Which meant—though Aaru had been tortured—they’d treated me first. Why? Because I was Mira Minkoba? That name shouldn’t make a difference, especially not here. Aaru had barely been alive when I’d dragged him off the chair; he should have been given priority.

Gerel had once told me that warriors weren’t allowed to murder prisoners; it was against their code of honor. But sometimes there were “accidents,” which accounted for the suspiciously low population of the Fallen Isles’ most infamous prison.

My back ached as I pushed myself into a sitting position and surveyed the infirmary. It was the same one as before—the only one in the Heart of the Great Warrior that accepted inmates—and I knew from experience there would be several uninterrupted hours of peace.
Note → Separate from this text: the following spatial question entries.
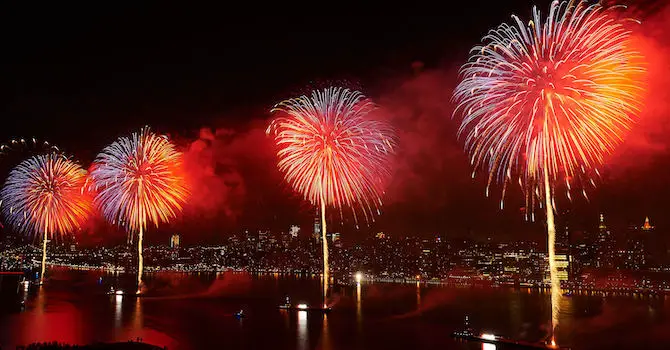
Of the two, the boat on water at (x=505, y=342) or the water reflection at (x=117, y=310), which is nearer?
the boat on water at (x=505, y=342)

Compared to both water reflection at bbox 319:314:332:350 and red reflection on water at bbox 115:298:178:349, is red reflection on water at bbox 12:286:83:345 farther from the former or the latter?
water reflection at bbox 319:314:332:350

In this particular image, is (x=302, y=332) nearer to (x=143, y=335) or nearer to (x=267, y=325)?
(x=267, y=325)

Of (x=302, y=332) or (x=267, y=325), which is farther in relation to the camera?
(x=267, y=325)

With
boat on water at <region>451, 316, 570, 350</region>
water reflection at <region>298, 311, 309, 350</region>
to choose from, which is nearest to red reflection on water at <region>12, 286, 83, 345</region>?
water reflection at <region>298, 311, 309, 350</region>

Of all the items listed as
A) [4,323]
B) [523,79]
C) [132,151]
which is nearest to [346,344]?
[523,79]

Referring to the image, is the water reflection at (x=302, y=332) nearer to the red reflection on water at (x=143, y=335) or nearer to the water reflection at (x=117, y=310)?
the red reflection on water at (x=143, y=335)

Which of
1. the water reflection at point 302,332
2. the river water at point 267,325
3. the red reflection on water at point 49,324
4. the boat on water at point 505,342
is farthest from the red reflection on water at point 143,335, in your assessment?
the boat on water at point 505,342

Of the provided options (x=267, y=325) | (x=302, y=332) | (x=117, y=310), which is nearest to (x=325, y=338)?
(x=302, y=332)

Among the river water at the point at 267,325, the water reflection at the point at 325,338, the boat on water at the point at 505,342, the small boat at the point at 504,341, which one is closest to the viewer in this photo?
the boat on water at the point at 505,342
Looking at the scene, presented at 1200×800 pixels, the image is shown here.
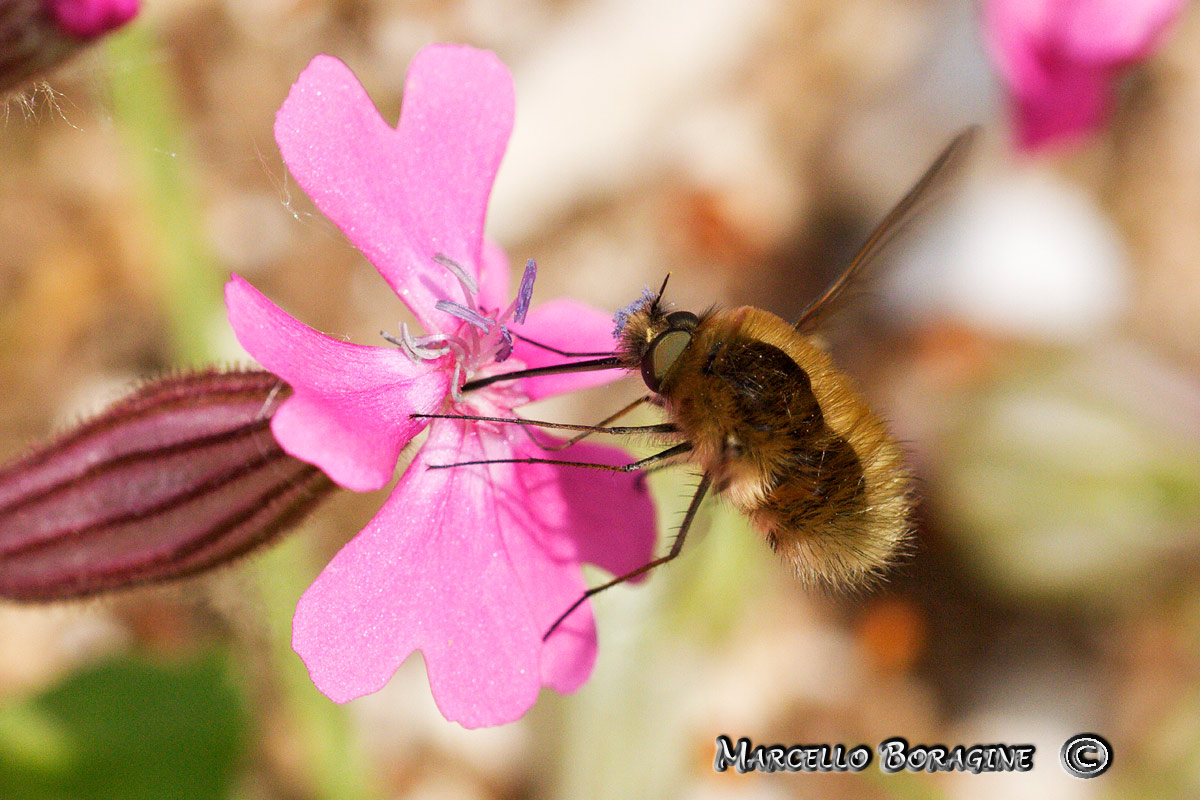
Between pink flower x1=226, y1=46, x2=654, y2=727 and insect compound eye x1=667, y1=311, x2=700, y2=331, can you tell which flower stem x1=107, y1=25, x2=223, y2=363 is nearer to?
pink flower x1=226, y1=46, x2=654, y2=727

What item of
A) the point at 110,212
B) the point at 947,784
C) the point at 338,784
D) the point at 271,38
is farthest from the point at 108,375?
the point at 947,784

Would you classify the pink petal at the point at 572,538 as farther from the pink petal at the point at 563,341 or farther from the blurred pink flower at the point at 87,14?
the blurred pink flower at the point at 87,14

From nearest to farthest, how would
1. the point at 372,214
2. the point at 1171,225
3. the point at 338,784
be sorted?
the point at 372,214 < the point at 338,784 < the point at 1171,225

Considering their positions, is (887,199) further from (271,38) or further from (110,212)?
(110,212)

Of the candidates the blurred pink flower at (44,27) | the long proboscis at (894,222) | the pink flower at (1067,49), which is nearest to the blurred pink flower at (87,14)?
the blurred pink flower at (44,27)

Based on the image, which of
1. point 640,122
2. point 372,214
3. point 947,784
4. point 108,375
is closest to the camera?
point 372,214

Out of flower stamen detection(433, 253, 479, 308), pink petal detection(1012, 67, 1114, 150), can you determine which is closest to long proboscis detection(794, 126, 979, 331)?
flower stamen detection(433, 253, 479, 308)
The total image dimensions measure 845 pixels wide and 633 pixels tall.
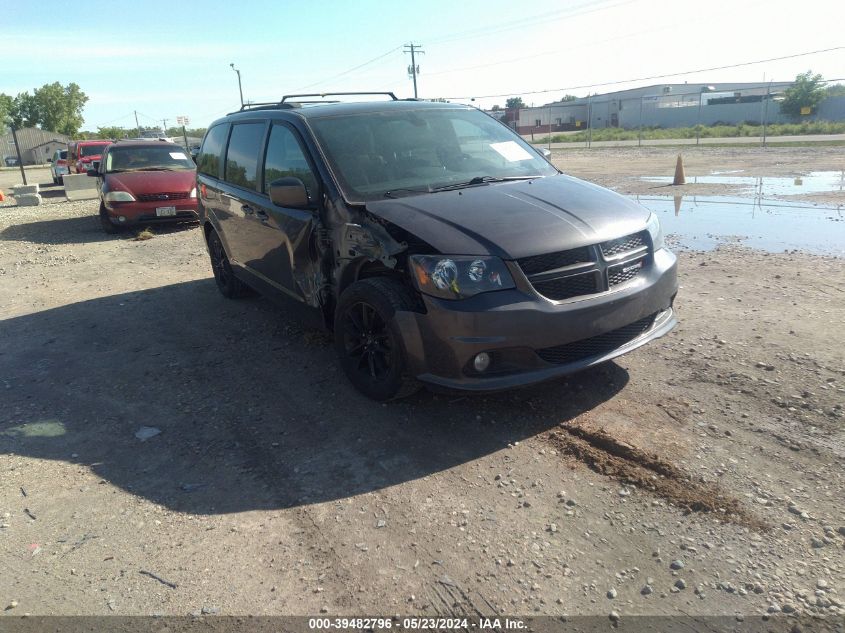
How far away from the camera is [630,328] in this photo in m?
3.92

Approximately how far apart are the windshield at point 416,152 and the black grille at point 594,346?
1.47 meters

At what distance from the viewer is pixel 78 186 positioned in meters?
21.1

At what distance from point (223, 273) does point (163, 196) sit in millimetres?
5857

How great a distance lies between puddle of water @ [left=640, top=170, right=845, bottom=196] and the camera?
12.2 m

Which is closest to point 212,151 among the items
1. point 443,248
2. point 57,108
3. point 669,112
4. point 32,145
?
point 443,248

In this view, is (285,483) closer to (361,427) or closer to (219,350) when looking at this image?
(361,427)

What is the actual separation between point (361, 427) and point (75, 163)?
2524 centimetres

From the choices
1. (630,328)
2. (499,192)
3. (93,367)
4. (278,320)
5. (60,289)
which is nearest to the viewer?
(630,328)

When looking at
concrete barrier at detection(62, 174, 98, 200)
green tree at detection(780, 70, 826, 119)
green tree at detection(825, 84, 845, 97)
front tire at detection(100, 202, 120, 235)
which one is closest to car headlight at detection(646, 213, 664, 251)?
front tire at detection(100, 202, 120, 235)

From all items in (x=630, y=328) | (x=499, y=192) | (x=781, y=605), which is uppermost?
(x=499, y=192)

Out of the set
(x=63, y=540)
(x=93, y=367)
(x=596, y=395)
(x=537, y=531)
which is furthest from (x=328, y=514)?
(x=93, y=367)

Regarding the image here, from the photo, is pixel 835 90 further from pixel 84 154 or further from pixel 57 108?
pixel 57 108

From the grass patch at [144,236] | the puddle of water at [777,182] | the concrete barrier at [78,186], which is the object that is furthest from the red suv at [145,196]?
the puddle of water at [777,182]

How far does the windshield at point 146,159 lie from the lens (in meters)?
13.0
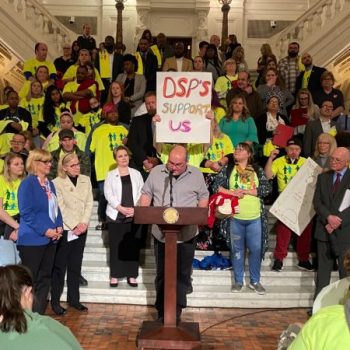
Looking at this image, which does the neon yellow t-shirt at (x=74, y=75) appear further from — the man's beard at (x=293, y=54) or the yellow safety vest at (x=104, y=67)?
the man's beard at (x=293, y=54)

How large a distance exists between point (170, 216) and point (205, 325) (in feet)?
5.72

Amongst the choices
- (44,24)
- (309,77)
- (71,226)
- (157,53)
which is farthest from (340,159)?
(44,24)

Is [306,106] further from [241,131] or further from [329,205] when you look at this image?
[329,205]

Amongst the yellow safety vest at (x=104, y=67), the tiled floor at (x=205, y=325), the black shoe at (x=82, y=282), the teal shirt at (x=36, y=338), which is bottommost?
the tiled floor at (x=205, y=325)

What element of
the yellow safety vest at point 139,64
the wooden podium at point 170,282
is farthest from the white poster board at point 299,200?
the yellow safety vest at point 139,64

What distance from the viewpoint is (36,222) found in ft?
19.4

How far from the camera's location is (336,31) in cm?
1580

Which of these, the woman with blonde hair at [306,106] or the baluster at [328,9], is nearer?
the woman with blonde hair at [306,106]

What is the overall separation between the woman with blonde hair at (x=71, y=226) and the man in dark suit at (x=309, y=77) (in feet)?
20.3

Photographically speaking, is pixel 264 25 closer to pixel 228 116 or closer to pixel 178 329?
pixel 228 116

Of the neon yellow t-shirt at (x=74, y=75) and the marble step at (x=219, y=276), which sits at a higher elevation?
the neon yellow t-shirt at (x=74, y=75)

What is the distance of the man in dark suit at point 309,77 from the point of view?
38.7ft

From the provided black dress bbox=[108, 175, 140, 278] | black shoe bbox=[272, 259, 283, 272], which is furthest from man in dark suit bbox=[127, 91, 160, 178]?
black shoe bbox=[272, 259, 283, 272]

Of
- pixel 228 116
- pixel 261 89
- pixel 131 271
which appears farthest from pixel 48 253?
pixel 261 89
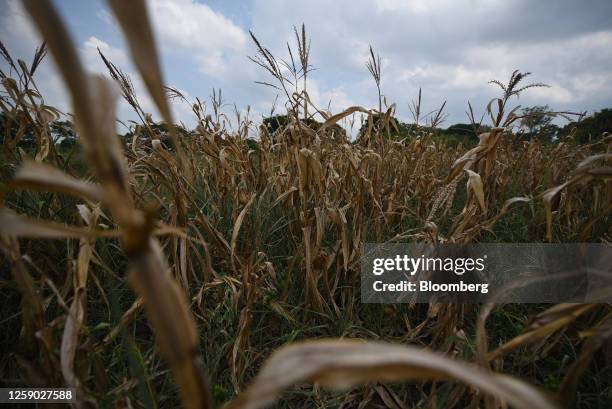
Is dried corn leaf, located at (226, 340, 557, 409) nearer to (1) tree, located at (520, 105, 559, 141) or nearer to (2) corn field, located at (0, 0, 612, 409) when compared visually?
(2) corn field, located at (0, 0, 612, 409)

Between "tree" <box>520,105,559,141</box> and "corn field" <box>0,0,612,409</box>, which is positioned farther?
"tree" <box>520,105,559,141</box>

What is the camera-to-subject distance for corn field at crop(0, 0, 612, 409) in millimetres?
318

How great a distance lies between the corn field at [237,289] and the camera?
1.04ft

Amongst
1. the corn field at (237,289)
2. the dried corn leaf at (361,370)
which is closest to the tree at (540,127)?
the corn field at (237,289)

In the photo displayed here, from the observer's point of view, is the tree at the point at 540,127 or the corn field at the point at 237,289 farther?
the tree at the point at 540,127

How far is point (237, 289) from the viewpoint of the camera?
4.47 ft

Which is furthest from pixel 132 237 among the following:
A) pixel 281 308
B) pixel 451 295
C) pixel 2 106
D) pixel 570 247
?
pixel 570 247

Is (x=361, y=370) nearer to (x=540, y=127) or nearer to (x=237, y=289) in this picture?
(x=237, y=289)

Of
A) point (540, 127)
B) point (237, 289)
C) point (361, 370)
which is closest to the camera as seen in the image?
point (361, 370)

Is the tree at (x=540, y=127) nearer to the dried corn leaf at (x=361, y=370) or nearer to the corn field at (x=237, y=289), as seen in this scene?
the corn field at (x=237, y=289)

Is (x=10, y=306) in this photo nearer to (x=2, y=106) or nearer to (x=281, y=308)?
(x=2, y=106)

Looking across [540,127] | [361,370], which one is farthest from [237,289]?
[540,127]

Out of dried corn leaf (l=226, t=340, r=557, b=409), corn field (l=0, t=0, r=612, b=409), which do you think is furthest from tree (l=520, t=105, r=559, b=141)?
dried corn leaf (l=226, t=340, r=557, b=409)

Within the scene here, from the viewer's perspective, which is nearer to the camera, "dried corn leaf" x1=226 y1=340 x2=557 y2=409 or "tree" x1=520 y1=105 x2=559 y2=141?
"dried corn leaf" x1=226 y1=340 x2=557 y2=409
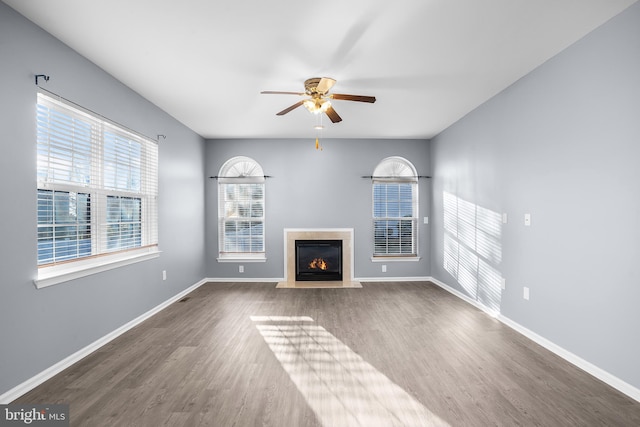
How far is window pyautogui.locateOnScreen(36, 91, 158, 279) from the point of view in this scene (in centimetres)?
255

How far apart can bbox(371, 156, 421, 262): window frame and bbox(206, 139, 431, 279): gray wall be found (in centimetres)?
11

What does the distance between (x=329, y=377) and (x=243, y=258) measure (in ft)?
12.4

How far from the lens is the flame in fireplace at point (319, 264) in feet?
19.4

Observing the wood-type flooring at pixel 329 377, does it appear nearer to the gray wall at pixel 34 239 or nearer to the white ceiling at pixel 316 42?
the gray wall at pixel 34 239

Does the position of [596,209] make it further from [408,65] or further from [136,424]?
[136,424]

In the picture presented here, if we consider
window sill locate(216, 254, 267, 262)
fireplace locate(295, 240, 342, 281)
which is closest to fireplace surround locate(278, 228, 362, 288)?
fireplace locate(295, 240, 342, 281)

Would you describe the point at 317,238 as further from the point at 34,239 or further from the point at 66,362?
the point at 34,239

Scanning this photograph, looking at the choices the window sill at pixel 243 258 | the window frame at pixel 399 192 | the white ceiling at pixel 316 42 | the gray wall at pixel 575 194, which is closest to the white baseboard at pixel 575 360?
the gray wall at pixel 575 194

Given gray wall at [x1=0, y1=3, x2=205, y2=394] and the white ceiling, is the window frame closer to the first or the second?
the white ceiling

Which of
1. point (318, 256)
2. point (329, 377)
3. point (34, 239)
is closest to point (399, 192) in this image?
point (318, 256)

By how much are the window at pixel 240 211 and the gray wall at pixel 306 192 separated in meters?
0.12

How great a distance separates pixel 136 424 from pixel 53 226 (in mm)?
1731

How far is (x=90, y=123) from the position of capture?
3.03 metres

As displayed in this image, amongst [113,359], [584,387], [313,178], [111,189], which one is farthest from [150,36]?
[584,387]
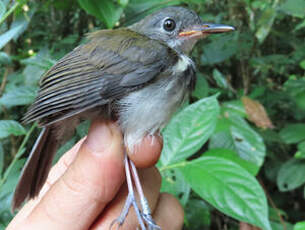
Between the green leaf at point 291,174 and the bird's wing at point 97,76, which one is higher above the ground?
the bird's wing at point 97,76

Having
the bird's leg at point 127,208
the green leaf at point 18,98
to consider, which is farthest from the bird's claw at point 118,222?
the green leaf at point 18,98

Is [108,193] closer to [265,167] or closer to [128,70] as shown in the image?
[128,70]

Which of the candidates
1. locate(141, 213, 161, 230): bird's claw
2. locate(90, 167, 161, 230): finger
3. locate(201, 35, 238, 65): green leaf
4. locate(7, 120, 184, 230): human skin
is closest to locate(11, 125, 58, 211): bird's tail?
locate(7, 120, 184, 230): human skin

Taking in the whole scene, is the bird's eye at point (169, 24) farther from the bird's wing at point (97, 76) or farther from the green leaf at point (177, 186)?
the green leaf at point (177, 186)

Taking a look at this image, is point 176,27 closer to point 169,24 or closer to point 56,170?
point 169,24

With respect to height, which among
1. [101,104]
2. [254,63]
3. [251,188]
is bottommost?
[254,63]

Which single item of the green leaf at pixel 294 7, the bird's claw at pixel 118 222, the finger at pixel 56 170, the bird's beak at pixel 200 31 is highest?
the bird's beak at pixel 200 31

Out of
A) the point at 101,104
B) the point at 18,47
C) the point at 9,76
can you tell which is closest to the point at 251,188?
the point at 101,104
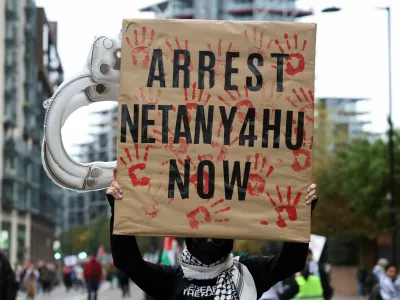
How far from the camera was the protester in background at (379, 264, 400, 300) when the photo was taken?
60.4ft

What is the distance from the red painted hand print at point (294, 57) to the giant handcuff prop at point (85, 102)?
101 cm

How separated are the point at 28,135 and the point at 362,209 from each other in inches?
1522

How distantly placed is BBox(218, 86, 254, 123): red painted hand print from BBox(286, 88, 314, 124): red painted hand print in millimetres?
217

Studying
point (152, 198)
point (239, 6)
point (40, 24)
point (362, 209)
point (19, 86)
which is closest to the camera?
point (152, 198)

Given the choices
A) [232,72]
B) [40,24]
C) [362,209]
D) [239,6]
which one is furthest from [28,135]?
[232,72]

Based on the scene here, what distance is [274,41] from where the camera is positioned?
564 centimetres

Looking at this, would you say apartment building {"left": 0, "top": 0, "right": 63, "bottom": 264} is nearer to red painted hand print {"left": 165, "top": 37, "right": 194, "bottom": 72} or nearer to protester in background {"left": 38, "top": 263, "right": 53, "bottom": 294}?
protester in background {"left": 38, "top": 263, "right": 53, "bottom": 294}

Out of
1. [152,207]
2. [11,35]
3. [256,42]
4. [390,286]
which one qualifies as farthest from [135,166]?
[11,35]

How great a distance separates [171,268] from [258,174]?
0.70m

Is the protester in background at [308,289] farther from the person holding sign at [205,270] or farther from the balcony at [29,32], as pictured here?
the balcony at [29,32]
In the deep-blue gloom, I found one other bed occupied.

With a strangled groan, I slid off my bed and tiptoed to his. Aaru was asleep, a gray sheet pulled across his body. He looked better, at least. Not what I’d call healthy, but his skin had been scrubbed clean and the cadence of his breath was long and even. Bandages covered his feet and ankles, so at least a day had gone by; it would have taken several hours to remove all the crystal shards from both my back and Aaru’s feet, clean the wounds, and stitch them shut. Plus, the medication they’d used to numb me was mere dregs now, and I’d felt like I’d been sleeping awhile.

“It’s my fault,” I whispered. The night made my words seem insubstantial. I started to take his hand, like I might convey my regret through physical contact, but hesitated. After what happened, he probably didn’t want me to touch him. So I knelt next to his bed and bent my head in repentance. “What happened to you is my fault.”

His breathing didn’t alter, but his presence shifted from asleep to awake; I’d felt that change often enough as we lay together at night, a wall in between our bodies. But now nothing separated us except a bubble of propriety and uncertainty.

“I thought Altan would do something else to me. Before, when I refused him, he threatened to isolate me again. Worse, though. And I thought . . .” My ragged fingernails dug into my palms. “It never occurred to me that he might hurt you.”

Aaru’s fingers twitched, then slowly moved into the quiet code. ::You’re a kind person. Cruelty does not occur to you.::

My jaw trembled. “How can you forgive so easily?”

Slowly, he turned his head to look at me. Noorestone light limned the curve of his cheek and jaw with pale blue, and the urge to touch that space where illumination met skin overwhelmed me. I pressed my fingers against the mattress instead, feeling the soft vibrations of his tapping. ::Forgiveness is easy when there’s nothing to forgive. He did this. Not you.::

I couldn’t imagine being so clearheaded and merciful if our positions had been reversed.